TASK DETAILS:
Transcribe each entry shown below with no difference from the original.

--- EXCERPTED RECORDS ---

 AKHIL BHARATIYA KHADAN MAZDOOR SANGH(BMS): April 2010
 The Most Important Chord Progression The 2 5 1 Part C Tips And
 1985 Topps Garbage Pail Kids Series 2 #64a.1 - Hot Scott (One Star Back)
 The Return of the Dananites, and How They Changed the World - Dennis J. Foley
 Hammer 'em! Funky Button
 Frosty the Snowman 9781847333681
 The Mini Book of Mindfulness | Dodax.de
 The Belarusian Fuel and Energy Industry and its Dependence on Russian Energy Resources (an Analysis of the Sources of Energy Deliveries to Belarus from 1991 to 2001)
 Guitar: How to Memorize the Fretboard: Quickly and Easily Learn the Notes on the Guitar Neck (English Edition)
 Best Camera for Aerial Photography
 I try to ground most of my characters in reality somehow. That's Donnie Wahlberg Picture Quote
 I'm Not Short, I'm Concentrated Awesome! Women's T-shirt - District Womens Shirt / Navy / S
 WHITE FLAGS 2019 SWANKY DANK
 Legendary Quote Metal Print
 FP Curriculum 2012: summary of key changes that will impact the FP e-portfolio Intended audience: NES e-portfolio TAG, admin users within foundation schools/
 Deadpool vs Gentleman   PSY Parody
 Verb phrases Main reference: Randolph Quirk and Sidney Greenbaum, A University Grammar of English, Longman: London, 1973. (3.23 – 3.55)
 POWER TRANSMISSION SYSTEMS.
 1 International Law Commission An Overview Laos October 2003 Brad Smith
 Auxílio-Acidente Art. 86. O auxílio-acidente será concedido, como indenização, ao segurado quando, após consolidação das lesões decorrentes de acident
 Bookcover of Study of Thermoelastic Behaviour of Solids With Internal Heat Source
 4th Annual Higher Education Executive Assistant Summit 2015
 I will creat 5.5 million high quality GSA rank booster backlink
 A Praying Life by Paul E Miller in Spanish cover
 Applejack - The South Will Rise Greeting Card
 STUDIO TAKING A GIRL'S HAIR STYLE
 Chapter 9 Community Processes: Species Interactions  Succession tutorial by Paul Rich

---

SOLUTION TO THE EXERCISE:
 AKHIL BHARATIYA KHADAN MAZDOOR SANGH(BMS): April 2010
 The Most Important Chord Progression The 2 5 1 Part C Tips And
 1985 Topps Garbage Pail Kids Series 2 #64a.1 - Hot Scott (One Star Back)
 The Return of the Dananites, and How They Changed the World - Dennis J. Foley
 Hammer 'em! Funky Button
 Frosty the Snowman 9781847333681
 The Mini Book of Mindfulness | Dodax.de
 The Belarusian Fuel and Energy Industry and its Dependence on Russian Energy Resources (an Analysis of the Sources of Energy Deliveries to Belarus from 1991 to 2001)
 Guitar: How to Memorize the Fretboard: Quickly and Easily Learn the Notes on the Guitar Neck (English Edition)
 Best Camera for Aerial Photography
 I try to ground most of my characters in reality somehow. That's Donnie Wahlberg Picture Quote
 I'm Not Short, I'm Concentrated Awesome! Women's T-shirt - District Womens Shirt / Navy / S
 WHITE FLAGS 2019 SWANKY DANK
 Legendary Quote Metal Print
 FP Curriculum 2012: summary of key changes that will impact the FP e-portfolio Intended audience: NES e-portfolio TAG, admin users within foundation schools/
 Deadpool vs Gentleman   PSY Parody
 Verb phrases Main reference: Randolph Quirk and Sidney Greenbaum, A University Grammar of English, Longman: London, 1973. (3.23 – 3.55)
 POWER TRANSMISSION SYSTEMS.
 1 International Law Commission An Overview Laos October 2003 Brad Smith
 Auxílio-Acidente Art. 86. O auxílio-acidente será concedido, como indenização, ao segurado quando, após consolidação das lesões decorrentes de acident
 Bookcover of Study of Thermoelastic Behaviour of Solids With Internal Heat Source
 4th Annual Higher Education Executive Assistant Summit 2015
 I will creat 5.5 million high quality GSA rank booster backlink
 A Praying Life by Paul E Miller in Spanish cover
 Applejack - The South Will Rise Greeting Card
 STUDIO TAKING A GIRL'S HAIR STYLE
 Chapter 9 Community Processes: Species Interactions  Succession tutorial by Paul Rich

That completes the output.